- Stored rows -
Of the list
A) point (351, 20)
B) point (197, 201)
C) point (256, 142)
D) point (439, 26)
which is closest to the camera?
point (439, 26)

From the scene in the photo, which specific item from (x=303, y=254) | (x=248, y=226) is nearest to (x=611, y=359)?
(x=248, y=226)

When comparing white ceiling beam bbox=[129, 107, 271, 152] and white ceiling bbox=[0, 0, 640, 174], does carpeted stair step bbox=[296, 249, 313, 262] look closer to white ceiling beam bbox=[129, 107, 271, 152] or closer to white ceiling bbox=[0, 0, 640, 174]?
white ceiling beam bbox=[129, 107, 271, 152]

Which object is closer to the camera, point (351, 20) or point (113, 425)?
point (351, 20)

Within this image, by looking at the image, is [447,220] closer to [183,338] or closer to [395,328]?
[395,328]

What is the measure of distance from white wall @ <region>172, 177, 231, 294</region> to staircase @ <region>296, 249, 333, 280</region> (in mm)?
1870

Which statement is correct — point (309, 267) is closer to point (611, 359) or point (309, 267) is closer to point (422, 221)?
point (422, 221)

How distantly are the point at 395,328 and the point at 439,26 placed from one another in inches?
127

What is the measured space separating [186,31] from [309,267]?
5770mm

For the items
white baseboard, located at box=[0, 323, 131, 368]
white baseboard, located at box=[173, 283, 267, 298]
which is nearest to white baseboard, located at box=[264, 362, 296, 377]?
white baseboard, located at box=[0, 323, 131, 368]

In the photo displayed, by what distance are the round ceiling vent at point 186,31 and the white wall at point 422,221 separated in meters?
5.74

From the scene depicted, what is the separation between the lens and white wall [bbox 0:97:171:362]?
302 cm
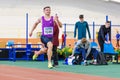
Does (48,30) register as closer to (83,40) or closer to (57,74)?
(83,40)

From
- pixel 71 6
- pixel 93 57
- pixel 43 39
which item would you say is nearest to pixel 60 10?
pixel 71 6

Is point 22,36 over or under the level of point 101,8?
under

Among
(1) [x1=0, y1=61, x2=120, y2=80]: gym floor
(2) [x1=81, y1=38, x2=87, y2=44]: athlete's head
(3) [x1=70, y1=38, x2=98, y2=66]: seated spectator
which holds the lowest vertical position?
(1) [x1=0, y1=61, x2=120, y2=80]: gym floor

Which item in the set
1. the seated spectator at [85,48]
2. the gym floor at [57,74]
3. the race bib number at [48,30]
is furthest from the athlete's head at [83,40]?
the gym floor at [57,74]

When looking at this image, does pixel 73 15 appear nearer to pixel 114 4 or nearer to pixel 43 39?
pixel 114 4

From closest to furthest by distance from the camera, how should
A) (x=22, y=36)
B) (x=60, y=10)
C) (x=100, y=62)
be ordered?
(x=100, y=62)
(x=22, y=36)
(x=60, y=10)

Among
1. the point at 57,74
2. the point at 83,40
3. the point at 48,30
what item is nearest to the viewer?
the point at 57,74

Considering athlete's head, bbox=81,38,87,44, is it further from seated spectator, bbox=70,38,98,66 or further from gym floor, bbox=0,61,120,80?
gym floor, bbox=0,61,120,80

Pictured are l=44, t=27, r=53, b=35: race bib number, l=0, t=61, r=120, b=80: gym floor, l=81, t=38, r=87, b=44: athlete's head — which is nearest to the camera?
l=0, t=61, r=120, b=80: gym floor

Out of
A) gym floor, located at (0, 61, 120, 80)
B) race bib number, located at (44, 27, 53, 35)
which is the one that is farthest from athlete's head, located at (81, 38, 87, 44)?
gym floor, located at (0, 61, 120, 80)

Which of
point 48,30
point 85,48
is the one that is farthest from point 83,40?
point 48,30

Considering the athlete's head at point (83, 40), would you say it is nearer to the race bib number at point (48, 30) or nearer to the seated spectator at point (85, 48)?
the seated spectator at point (85, 48)

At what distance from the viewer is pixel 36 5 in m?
33.4

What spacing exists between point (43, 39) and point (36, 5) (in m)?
19.9
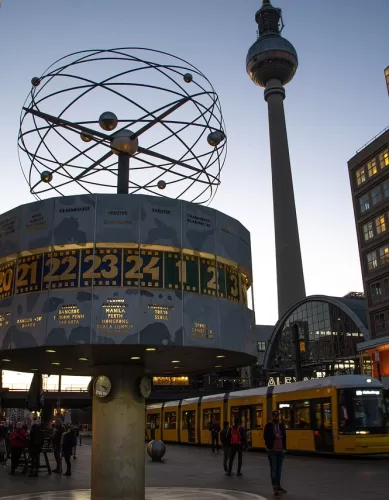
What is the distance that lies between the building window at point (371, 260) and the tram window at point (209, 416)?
90.7ft

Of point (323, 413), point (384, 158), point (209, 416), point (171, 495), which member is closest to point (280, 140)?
point (384, 158)

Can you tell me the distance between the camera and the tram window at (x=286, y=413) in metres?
28.3

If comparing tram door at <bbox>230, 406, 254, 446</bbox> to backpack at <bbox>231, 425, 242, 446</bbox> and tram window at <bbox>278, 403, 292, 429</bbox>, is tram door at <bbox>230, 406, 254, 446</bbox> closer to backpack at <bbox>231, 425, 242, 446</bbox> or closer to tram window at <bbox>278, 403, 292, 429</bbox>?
tram window at <bbox>278, 403, 292, 429</bbox>

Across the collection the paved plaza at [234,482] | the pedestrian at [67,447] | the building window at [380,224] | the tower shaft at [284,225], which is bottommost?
the paved plaza at [234,482]

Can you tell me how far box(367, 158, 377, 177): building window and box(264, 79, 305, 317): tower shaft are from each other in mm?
50057

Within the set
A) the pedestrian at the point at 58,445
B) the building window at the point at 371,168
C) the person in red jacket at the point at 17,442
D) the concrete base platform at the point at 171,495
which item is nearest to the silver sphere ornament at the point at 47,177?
the concrete base platform at the point at 171,495

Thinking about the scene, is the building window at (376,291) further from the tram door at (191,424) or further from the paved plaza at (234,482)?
the paved plaza at (234,482)

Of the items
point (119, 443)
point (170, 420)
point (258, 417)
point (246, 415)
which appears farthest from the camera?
point (170, 420)

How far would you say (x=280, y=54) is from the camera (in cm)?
12325

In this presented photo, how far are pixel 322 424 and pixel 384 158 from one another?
3762 centimetres

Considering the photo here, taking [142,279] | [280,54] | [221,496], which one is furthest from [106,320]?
[280,54]

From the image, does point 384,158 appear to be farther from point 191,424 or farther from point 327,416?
point 327,416

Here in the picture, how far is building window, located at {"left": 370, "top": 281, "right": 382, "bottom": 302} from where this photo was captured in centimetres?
5509

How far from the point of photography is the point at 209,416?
1432 inches
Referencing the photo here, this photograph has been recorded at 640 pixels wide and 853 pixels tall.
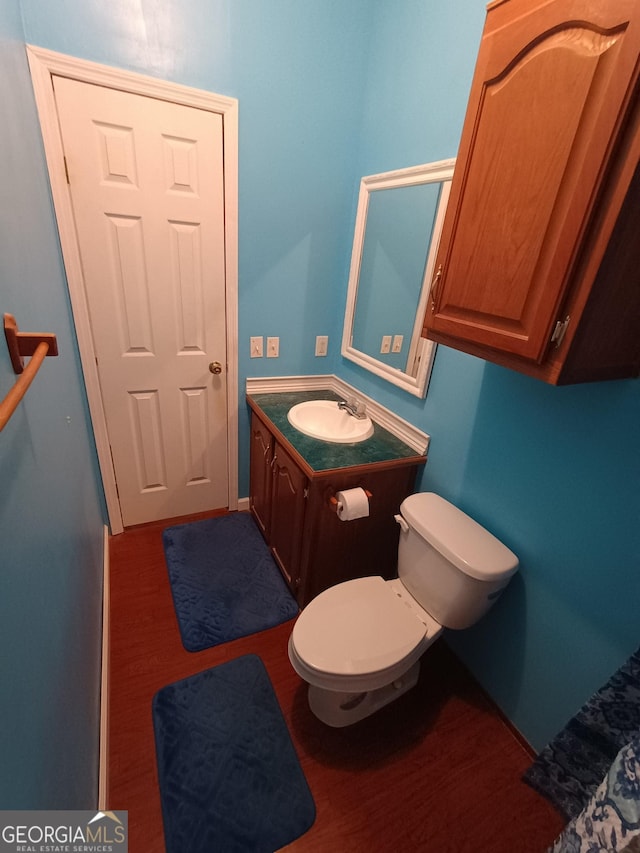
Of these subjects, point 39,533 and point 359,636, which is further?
point 359,636

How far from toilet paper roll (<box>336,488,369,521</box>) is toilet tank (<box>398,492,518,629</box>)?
15cm

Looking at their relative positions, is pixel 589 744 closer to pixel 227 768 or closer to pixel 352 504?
pixel 352 504

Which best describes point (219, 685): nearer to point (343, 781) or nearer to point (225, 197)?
point (343, 781)

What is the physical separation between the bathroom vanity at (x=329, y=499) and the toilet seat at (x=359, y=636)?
24 cm

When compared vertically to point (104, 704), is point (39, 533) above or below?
above

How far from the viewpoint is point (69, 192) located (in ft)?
4.78

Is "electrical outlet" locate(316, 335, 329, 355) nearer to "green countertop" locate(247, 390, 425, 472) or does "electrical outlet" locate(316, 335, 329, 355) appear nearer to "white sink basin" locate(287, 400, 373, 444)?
"white sink basin" locate(287, 400, 373, 444)

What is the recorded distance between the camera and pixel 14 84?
1008mm

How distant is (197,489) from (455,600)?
61.8 inches

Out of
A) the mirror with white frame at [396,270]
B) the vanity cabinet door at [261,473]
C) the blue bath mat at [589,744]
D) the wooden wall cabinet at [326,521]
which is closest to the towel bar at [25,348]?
the wooden wall cabinet at [326,521]

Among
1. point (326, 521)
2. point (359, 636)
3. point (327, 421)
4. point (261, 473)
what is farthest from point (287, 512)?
point (359, 636)

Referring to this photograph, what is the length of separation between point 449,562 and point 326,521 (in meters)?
0.50

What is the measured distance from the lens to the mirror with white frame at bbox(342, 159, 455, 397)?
1450 mm

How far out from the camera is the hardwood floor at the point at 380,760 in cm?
107
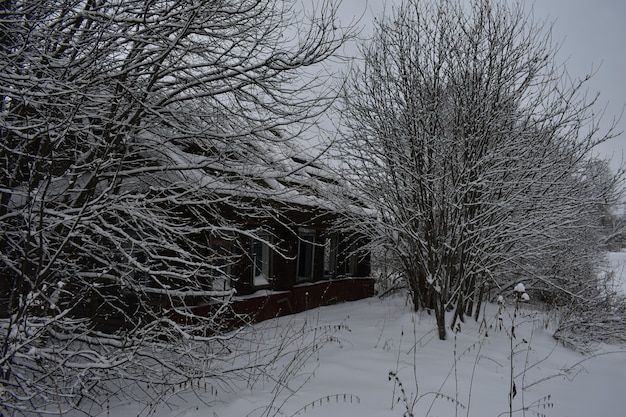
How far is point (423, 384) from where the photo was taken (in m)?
5.56

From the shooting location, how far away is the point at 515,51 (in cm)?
876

- Exercise goal -
Will you restate every entry word for word and omit the images?

- Result of this exercise -
Of the list
A) point (351, 20)
B) point (197, 201)
C) point (256, 142)
D) point (439, 26)
which is closest to the camera?
point (439, 26)

From the scene in the photo, which specific item from (x=303, y=254) | (x=248, y=226) is nearest to (x=611, y=359)?
(x=248, y=226)

When comparing white ceiling beam bbox=[129, 107, 271, 152] and white ceiling bbox=[0, 0, 640, 174], does carpeted stair step bbox=[296, 249, 313, 262] look closer to white ceiling beam bbox=[129, 107, 271, 152] or closer to white ceiling bbox=[0, 0, 640, 174]?
white ceiling beam bbox=[129, 107, 271, 152]

Which object is closer to the camera, point (351, 20) or point (113, 425)?
point (351, 20)

Within this image, by looking at the image, is [447,220] closer to [183,338] or closer to [395,328]?
[395,328]

What is the measure of distance from white wall @ <region>172, 177, 231, 294</region> to staircase @ <region>296, 249, 333, 280</region> (in mm)?
1870

Which statement is correct — point (309, 267) is closer to point (611, 359) or point (309, 267) is closer to point (422, 221)?
point (422, 221)

How distantly are the point at 395,328 and the point at 439,26 placed from one another in inches?
127

What is the measured space separating [186,31] from [309,267]?
5770mm

For the items
white baseboard, located at box=[0, 323, 131, 368]
white baseboard, located at box=[173, 283, 267, 298]
which is nearest to white baseboard, located at box=[264, 362, 296, 377]?
white baseboard, located at box=[0, 323, 131, 368]

In the photo displayed, by what distance are the round ceiling vent at point 186,31 and the white wall at point 422,221 separated in meters?
5.74

From the scene depicted, what is the separation between the lens and white wall [bbox 0:97:171:362]?
302 cm
Does (48,30) register as closer to (83,40) or closer to (57,74)?
(83,40)

From
- pixel 71 6
- pixel 93 57
- pixel 43 39
which item would you say is nearest to pixel 60 10?
pixel 71 6

Is point 22,36 over or under the level of point 101,8?
under

Among
(1) [x1=0, y1=61, x2=120, y2=80]: gym floor
(2) [x1=81, y1=38, x2=87, y2=44]: athlete's head
(3) [x1=70, y1=38, x2=98, y2=66]: seated spectator
which holds the lowest vertical position?
(1) [x1=0, y1=61, x2=120, y2=80]: gym floor

Which item in the set
1. the seated spectator at [85,48]
2. the gym floor at [57,74]
3. the race bib number at [48,30]
is furthest from the athlete's head at [83,40]?
the gym floor at [57,74]

When looking at this image, does pixel 73 15 appear nearer to pixel 114 4 or nearer to pixel 43 39?
pixel 114 4

From closest to furthest by distance from the camera, how should
A) (x=22, y=36)
B) (x=60, y=10)
C) (x=100, y=62)
be ordered?
(x=100, y=62)
(x=22, y=36)
(x=60, y=10)

Among
1. the point at 57,74
2. the point at 83,40
3. the point at 48,30
what item is nearest to the viewer?
the point at 57,74

Considering athlete's head, bbox=81,38,87,44, is it further from seated spectator, bbox=70,38,98,66 or further from gym floor, bbox=0,61,120,80?
gym floor, bbox=0,61,120,80

Pictured are l=44, t=27, r=53, b=35: race bib number, l=0, t=61, r=120, b=80: gym floor, l=81, t=38, r=87, b=44: athlete's head — which is nearest to the camera?
l=0, t=61, r=120, b=80: gym floor

Out of
A) gym floor, located at (0, 61, 120, 80)
B) race bib number, located at (44, 27, 53, 35)
which is the one that is farthest from athlete's head, located at (81, 38, 87, 44)?
gym floor, located at (0, 61, 120, 80)

Which of
point 48,30
point 85,48
is the one that is farthest from point 83,40?
point 48,30

Considering the athlete's head at point (83, 40), would you say it is nearer to the race bib number at point (48, 30) or nearer to the seated spectator at point (85, 48)?
the seated spectator at point (85, 48)

At what distance from the viewer is pixel 36 5 in m?
33.4

What spacing exists between point (43, 39) and point (36, 5) (in m)?
19.9
What is the distance that lies between the building window at point (371, 260) and the tram window at point (209, 416)?
90.7ft

Of point (323, 413), point (384, 158), point (209, 416), point (171, 495), which member is closest to point (280, 140)?
point (384, 158)

Can you tell me the distance between the camera and the tram window at (x=286, y=413) in metres?
28.3

If comparing tram door at <bbox>230, 406, 254, 446</bbox> to backpack at <bbox>231, 425, 242, 446</bbox> and tram window at <bbox>278, 403, 292, 429</bbox>, is tram door at <bbox>230, 406, 254, 446</bbox> closer to backpack at <bbox>231, 425, 242, 446</bbox> or closer to tram window at <bbox>278, 403, 292, 429</bbox>?
tram window at <bbox>278, 403, 292, 429</bbox>

Across the collection the paved plaza at [234,482] | the pedestrian at [67,447] | the building window at [380,224] | the tower shaft at [284,225], which is bottommost?
the paved plaza at [234,482]

Can you tell me how far box(367, 158, 377, 177): building window and box(264, 79, 305, 317): tower shaft are from each other in mm?
50057

Within the set
A) the pedestrian at the point at 58,445
B) the building window at the point at 371,168
C) the person in red jacket at the point at 17,442
D) the concrete base platform at the point at 171,495
which item is nearest to the silver sphere ornament at the point at 47,177?
the concrete base platform at the point at 171,495

Thinking about the scene, is the building window at (376,291) further from the tram door at (191,424) or further from the paved plaza at (234,482)?
the paved plaza at (234,482)

Of the items
point (119, 443)
point (170, 420)
point (258, 417)
point (246, 415)
which appears farthest from the camera?
point (170, 420)

How far would you say (x=280, y=54) is from the camera (in cm)?
12325

In this presented photo, how far are pixel 322 424 and pixel 384 158 from one another?
3762 centimetres

Considering the photo here, taking [142,279] | [280,54] | [221,496], which one is furthest from [106,320]?
[280,54]

From the image, does point 384,158 appear to be farther from point 191,424 or farther from point 327,416?
point 327,416

Here in the picture, how far is building window, located at {"left": 370, "top": 281, "right": 382, "bottom": 302} from where this photo was captured in centimetres?
5509

How far from the point of photography is the point at 209,416?
1432 inches
Referencing the photo here, this photograph has been recorded at 640 pixels wide and 853 pixels tall.
Of these subjects, point 39,533 and point 359,636, which is further?
point 359,636

How far from toilet paper roll (<box>336,488,369,521</box>) is toilet tank (<box>398,492,518,629</box>)?
15cm

Looking at their relative positions, is pixel 589 744 closer to pixel 227 768 or closer to pixel 352 504?
pixel 352 504

Which best describes point (219, 685): nearer to point (343, 781) or nearer to point (225, 197)?
point (343, 781)

What is the physical separation between the bathroom vanity at (x=329, y=499) and the toilet seat at (x=359, y=636)?
24 cm

When compared vertically to point (104, 704), is point (39, 533) above or below?
above

How far from the viewpoint is point (69, 192) located (in ft)?
4.78

Is "electrical outlet" locate(316, 335, 329, 355) nearer to "green countertop" locate(247, 390, 425, 472) or does "electrical outlet" locate(316, 335, 329, 355) appear nearer to "white sink basin" locate(287, 400, 373, 444)?
"white sink basin" locate(287, 400, 373, 444)

What is the recorded distance between the camera and pixel 14 84?
1008mm

How distant is (197,489) from (455,600)?
61.8 inches

Out of
A) the mirror with white frame at [396,270]
B) the vanity cabinet door at [261,473]
C) the blue bath mat at [589,744]
D) the wooden wall cabinet at [326,521]
which is closest to the towel bar at [25,348]?
the wooden wall cabinet at [326,521]

Among
1. point (326, 521)
2. point (359, 636)
3. point (327, 421)
4. point (261, 473)
what is farthest from point (287, 512)?
point (359, 636)

Referring to this photograph, what is the length of separation between point 449,562 and point 326,521 (in meters)?
0.50

What is the measured distance from the lens to the mirror with white frame at bbox(342, 159, 455, 397)?
1450 mm

How far out from the camera is the hardwood floor at the point at 380,760 in cm?
107
How far is point (423, 384) from where the photo was taken (in m)?
5.56

From the shooting location, how far away is the point at 515,51 (in cm)?
876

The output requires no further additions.